● **Work required**: Output each line of the rows below as a JSON list of strings, one string per line. Leave out the blank lines and the pictures.

● **Image-linked spatial questions**:
○ ○ ○ ○
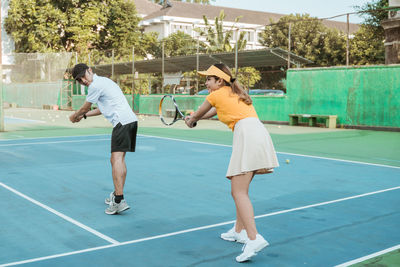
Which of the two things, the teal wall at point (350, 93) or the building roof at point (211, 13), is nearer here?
the teal wall at point (350, 93)

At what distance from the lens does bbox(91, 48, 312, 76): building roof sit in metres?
22.3

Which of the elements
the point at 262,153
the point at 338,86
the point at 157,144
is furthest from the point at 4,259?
the point at 338,86

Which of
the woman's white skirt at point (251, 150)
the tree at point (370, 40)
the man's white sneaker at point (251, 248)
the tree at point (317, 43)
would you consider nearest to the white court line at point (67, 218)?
the man's white sneaker at point (251, 248)

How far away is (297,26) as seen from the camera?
153 ft

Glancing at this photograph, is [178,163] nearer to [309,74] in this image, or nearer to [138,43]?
[309,74]

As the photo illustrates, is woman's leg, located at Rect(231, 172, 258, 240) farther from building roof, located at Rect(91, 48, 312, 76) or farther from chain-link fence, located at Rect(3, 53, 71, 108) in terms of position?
chain-link fence, located at Rect(3, 53, 71, 108)

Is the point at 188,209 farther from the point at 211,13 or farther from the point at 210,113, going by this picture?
the point at 211,13

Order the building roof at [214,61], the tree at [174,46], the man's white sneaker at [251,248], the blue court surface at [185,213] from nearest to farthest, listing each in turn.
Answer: the man's white sneaker at [251,248]
the blue court surface at [185,213]
the building roof at [214,61]
the tree at [174,46]

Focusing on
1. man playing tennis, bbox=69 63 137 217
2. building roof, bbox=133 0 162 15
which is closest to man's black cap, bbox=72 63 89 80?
man playing tennis, bbox=69 63 137 217

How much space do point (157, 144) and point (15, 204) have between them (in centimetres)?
712

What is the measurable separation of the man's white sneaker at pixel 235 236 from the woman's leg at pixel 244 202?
42 cm

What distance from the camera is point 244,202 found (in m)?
4.23

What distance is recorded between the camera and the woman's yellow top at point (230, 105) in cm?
430

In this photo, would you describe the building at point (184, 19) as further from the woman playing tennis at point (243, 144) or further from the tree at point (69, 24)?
the woman playing tennis at point (243, 144)
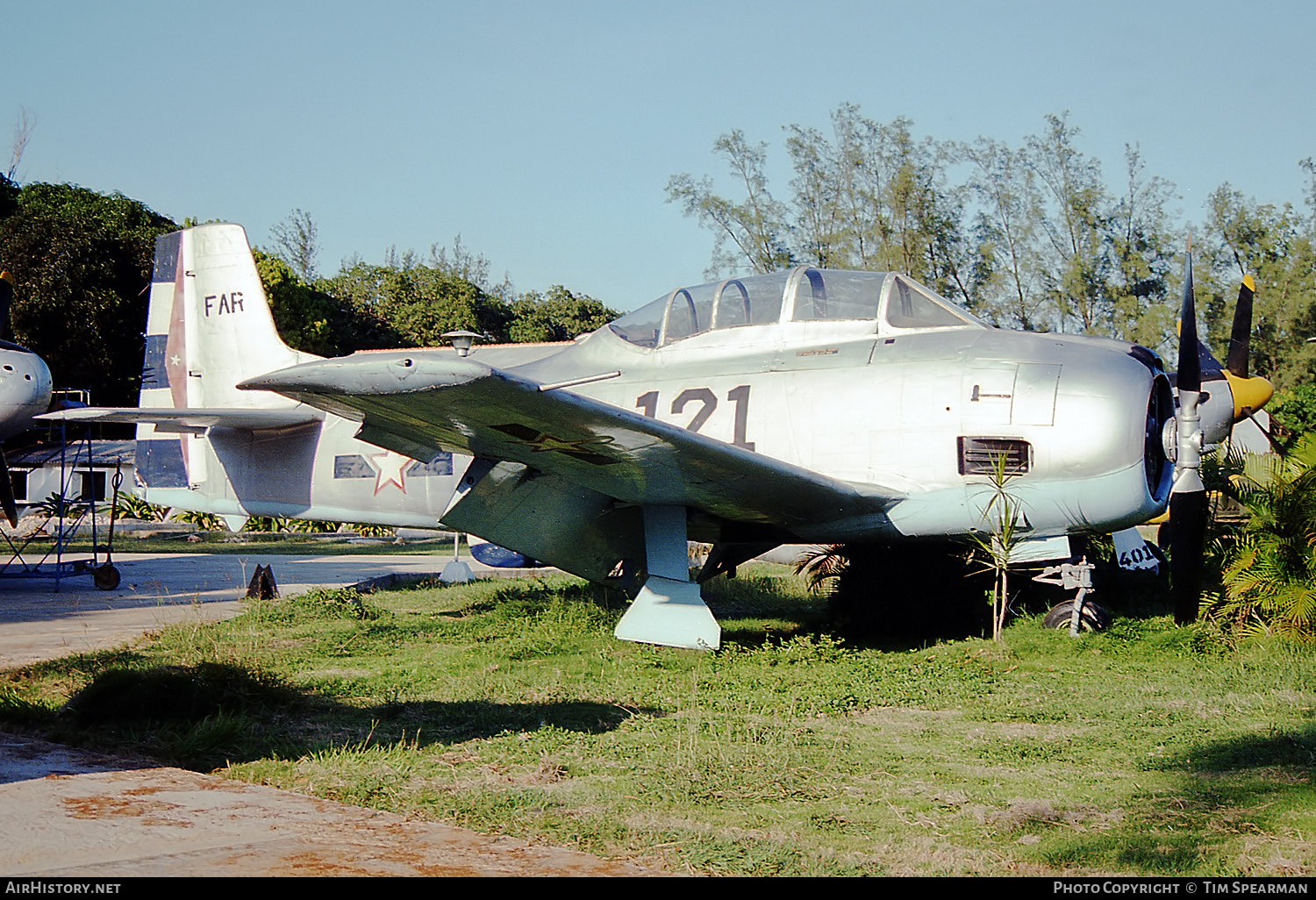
○ ○ ○ ○
● **Response below**:
[
  "Which of the two things, the teal wall at point (350, 93) or the building roof at point (211, 13), is nearer here?",
  "the teal wall at point (350, 93)",
  "At what distance from the lens does bbox(91, 48, 312, 76): building roof sit in metres?",
  "22.3",
  "Which of the elements",
  "the point at 262,153",
  "the point at 338,86",
  "the point at 157,144",
  "is furthest from the point at 4,259?",
  "the point at 338,86",
  "Which of",
  "the woman's white skirt at point (251, 150)",
  "the tree at point (370, 40)",
  "the man's white sneaker at point (251, 248)",
  "the tree at point (317, 43)",
  "would you consider nearest to the white court line at point (67, 218)?",
  "the man's white sneaker at point (251, 248)",
  "How far away is (297,26) as seen from the camera?",
  "153 ft",
  "Glancing at this photograph, is [178,163] nearer to [309,74] in this image, or nearer to [138,43]?",
  "[309,74]",
  "As the photo illustrates, is woman's leg, located at Rect(231, 172, 258, 240) farther from building roof, located at Rect(91, 48, 312, 76) or farther from chain-link fence, located at Rect(3, 53, 71, 108) in terms of position?",
  "chain-link fence, located at Rect(3, 53, 71, 108)",
  "Is the point at 188,209 farther from the point at 211,13 or farther from the point at 210,113, going by this picture?",
  "the point at 211,13",
  "Order the building roof at [214,61], the tree at [174,46], the man's white sneaker at [251,248], the blue court surface at [185,213] from nearest to farthest, listing each in turn.",
  "Answer: the man's white sneaker at [251,248]",
  "the blue court surface at [185,213]",
  "the building roof at [214,61]",
  "the tree at [174,46]",
  "Focusing on",
  "1. man playing tennis, bbox=69 63 137 217",
  "2. building roof, bbox=133 0 162 15",
  "which is closest to man's black cap, bbox=72 63 89 80?",
  "man playing tennis, bbox=69 63 137 217",
  "How much space do point (157, 144) and point (15, 204) have between them (in centimetres)?",
  "712",
  "What is the measurable separation of the man's white sneaker at pixel 235 236 from the woman's leg at pixel 244 202?",
  "42 cm",
  "What distance from the camera is point 244,202 found (in m)?",
  "4.23",
  "What distance is recorded between the camera and the woman's yellow top at point (230, 105) in cm?",
  "430",
  "In this photo, would you describe the building at point (184, 19) as further from the woman playing tennis at point (243, 144) or further from the tree at point (69, 24)?",
  "the woman playing tennis at point (243, 144)"
]